See the links below to access Fortra’s IBM i Marketplace Survey.
You can access Fortra’s IBM i Marketplace Survey results here. You can watch a replay of the webinar here.
Receding concerns about security also validate the investment that IBM made in multi-factor authentication (MFA), especially the built-in MFA facility that IBM included in IBM i 7.6 last year. “Security is one of our biggest investment areas,” Kris Whitney, the chief engineer for IBM i development, said on the Fortra webinar.
Whitney highlighted emerging areas of concern, such as post-quantum cryptography and the need to safeguard copies of data. “A lot of customers have embraced that concept of air gapped copies of your data, and to be able to recover from them. I think that’s a great thing, and now they’re building automation, around recovery of that, to get back up. IBM is set up nicely to do that.”
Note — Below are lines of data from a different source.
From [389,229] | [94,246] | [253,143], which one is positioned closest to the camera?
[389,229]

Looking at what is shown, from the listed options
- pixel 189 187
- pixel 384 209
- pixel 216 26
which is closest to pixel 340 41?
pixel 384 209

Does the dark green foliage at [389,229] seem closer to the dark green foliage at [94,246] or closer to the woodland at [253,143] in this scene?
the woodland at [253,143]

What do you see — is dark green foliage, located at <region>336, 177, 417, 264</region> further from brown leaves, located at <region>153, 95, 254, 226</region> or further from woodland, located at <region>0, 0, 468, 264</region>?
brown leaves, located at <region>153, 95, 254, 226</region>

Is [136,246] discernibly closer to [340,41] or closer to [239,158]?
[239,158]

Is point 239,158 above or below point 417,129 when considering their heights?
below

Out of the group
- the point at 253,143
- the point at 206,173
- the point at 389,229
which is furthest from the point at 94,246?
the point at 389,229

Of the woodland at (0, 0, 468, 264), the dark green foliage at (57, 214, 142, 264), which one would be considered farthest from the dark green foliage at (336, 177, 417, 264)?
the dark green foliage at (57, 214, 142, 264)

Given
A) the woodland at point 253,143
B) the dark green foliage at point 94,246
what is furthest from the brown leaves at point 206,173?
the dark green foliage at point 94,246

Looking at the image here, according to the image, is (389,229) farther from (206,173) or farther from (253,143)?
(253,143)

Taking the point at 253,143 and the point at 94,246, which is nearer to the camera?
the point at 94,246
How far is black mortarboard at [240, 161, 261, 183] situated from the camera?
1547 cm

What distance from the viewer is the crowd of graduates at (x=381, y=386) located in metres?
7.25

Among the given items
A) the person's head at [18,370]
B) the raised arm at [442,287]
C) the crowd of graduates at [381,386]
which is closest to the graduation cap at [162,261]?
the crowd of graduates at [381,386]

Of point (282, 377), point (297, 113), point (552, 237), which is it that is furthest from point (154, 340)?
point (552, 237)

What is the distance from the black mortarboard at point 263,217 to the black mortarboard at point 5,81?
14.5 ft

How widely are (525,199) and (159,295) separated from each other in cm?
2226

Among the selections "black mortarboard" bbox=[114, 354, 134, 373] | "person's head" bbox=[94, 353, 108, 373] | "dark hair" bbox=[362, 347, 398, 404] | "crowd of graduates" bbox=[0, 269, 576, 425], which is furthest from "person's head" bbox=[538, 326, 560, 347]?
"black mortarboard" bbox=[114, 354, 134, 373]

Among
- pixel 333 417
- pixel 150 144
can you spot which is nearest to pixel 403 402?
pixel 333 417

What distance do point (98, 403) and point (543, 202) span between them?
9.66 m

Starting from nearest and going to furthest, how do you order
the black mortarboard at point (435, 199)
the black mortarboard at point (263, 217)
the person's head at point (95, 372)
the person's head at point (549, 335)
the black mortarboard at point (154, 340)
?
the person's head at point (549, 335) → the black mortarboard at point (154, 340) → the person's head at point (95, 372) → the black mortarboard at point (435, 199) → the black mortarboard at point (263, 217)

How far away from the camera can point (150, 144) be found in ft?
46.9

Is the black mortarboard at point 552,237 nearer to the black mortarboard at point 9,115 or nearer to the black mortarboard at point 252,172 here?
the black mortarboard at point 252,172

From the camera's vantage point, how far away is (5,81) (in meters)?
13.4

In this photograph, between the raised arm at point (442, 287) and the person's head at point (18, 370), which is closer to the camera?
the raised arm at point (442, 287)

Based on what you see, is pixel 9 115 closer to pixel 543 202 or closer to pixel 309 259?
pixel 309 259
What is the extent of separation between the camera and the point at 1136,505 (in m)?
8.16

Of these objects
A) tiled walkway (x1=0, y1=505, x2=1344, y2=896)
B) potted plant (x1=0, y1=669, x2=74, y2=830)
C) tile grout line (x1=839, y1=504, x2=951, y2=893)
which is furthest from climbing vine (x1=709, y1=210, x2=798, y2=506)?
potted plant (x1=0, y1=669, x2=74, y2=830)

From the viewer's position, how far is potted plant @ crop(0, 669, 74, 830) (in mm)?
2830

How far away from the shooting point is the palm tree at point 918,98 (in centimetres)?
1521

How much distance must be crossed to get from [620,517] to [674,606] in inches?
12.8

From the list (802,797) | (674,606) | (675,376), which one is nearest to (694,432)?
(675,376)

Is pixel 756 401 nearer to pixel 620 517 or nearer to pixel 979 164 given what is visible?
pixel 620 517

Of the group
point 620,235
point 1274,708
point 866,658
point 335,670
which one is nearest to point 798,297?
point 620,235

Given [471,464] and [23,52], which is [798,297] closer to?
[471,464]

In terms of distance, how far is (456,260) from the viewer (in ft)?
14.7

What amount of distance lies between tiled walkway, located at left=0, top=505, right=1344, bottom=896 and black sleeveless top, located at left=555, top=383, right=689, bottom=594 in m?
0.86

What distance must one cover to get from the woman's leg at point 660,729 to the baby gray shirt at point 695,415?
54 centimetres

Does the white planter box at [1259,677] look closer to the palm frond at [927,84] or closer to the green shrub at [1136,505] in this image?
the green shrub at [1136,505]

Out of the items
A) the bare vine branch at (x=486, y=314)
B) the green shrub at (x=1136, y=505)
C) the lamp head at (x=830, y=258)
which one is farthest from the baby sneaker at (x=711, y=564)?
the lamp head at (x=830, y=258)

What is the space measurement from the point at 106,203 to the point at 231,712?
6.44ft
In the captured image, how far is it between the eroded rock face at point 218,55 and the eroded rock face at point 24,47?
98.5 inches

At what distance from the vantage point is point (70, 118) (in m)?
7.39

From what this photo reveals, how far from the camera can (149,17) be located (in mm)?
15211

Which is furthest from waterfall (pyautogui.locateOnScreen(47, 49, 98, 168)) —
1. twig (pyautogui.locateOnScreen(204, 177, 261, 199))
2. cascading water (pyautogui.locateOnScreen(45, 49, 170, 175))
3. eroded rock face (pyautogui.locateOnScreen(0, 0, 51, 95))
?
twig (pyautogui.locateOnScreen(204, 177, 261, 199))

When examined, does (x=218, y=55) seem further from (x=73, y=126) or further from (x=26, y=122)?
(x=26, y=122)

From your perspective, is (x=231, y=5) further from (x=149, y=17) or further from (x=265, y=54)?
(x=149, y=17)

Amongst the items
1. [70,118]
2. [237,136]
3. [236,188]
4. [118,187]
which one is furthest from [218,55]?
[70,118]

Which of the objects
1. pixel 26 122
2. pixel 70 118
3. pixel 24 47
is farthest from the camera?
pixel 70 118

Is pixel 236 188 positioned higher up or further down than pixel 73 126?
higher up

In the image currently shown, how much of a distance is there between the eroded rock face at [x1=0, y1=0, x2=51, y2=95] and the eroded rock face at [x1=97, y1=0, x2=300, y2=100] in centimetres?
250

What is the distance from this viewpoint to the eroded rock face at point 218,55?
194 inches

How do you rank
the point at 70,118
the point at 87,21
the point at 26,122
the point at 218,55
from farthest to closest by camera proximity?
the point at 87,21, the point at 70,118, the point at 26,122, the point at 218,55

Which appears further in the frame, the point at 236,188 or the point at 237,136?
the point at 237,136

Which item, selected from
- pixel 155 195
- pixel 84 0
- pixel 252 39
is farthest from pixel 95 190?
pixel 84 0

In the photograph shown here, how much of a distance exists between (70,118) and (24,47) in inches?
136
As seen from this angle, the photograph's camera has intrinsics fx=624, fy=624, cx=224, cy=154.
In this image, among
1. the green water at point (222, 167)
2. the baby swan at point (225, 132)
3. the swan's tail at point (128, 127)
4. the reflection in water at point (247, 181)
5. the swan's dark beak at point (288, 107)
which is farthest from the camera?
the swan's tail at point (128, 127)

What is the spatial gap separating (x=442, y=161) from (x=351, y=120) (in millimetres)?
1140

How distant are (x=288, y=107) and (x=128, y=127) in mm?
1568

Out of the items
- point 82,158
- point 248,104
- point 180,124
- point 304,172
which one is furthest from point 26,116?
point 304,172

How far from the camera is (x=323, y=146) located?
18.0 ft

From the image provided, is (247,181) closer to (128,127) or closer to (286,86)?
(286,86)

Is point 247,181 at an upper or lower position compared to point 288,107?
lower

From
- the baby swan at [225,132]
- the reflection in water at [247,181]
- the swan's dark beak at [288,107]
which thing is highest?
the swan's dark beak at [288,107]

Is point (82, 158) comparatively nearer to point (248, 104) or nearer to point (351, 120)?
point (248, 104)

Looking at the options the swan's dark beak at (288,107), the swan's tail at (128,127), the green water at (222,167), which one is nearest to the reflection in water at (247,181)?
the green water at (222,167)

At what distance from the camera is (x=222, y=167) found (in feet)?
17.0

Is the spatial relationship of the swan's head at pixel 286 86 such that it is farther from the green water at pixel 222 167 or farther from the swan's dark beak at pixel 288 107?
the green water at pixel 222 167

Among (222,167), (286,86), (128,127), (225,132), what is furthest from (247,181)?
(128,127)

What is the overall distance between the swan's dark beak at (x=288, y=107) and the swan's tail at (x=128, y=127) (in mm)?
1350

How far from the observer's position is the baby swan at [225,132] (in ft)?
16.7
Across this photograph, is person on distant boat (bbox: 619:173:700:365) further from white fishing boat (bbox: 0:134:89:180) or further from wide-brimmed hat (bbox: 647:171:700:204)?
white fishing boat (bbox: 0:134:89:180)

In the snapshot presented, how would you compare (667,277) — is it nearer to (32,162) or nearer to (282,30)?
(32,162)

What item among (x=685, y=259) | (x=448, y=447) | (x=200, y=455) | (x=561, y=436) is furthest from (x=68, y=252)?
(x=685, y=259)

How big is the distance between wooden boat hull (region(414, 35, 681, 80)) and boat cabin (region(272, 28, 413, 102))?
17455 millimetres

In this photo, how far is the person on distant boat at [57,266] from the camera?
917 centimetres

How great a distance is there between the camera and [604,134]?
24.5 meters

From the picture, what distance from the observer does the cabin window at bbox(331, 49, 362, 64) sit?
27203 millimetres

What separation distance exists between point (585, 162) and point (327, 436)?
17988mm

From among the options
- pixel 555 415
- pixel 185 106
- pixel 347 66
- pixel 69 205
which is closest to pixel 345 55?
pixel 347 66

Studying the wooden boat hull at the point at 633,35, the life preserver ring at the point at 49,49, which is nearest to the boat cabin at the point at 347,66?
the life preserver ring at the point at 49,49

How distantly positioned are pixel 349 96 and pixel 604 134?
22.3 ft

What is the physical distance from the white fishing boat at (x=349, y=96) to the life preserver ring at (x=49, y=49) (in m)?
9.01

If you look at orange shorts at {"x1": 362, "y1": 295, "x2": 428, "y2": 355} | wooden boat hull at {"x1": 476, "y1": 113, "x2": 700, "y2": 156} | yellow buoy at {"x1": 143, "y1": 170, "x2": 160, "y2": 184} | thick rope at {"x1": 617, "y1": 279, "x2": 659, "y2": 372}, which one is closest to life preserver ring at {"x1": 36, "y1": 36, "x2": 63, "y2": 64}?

Concern about application modernization increased slightly in late 2025, with a 62 percent share in the top concerns question. High availability and disaster recovery (HA/DR) dropped to 47 percent, its lowest level since 2017, while concerns about regulation and compliance ticked up a percentage point to 39 percent.
Artificial intelligence, generative AI, and machine learning surged to 42 percent, number five on the list. That’s an increase of 12 percentage points over one year, and a whopping 24 percentage point increase over the past two years. When Fortra added AI to the list of concerns in 2021, it was the lowest-ranked concern, with just a 7 percent share.
As AI technology improves, it’s going to continue marching to the left as it helps address other concerns, IT Jungle president Timothy Prickett Morgan said on the Fortra webinar.
“Looking forward, I have no problem believing that next year AI will be number three and it will be number two after that,” he said. “To a great extent, I think we’re going to end up with a much better set of AI tools that can help us address the skill shortage and modernizing applications. This all feeds together in a virtuous cycle.”